- _Task prompt_
Put the lines of the material below into a numbered list, skipping blank lines and leaving the pictures out.

- _Information supplied_
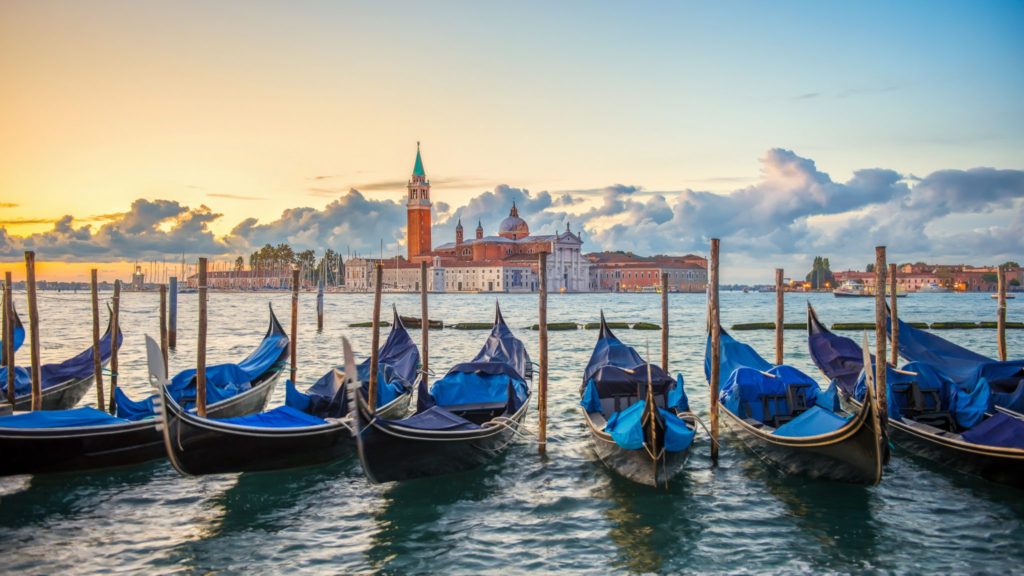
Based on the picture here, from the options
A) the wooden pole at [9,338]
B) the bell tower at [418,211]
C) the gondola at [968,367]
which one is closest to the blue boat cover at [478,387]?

- _Complete response_
1. Based on the picture here, from the options
2. A) the wooden pole at [9,338]
3. B) the bell tower at [418,211]
4. C) the gondola at [968,367]
5. which one is closest to the blue boat cover at [478,387]?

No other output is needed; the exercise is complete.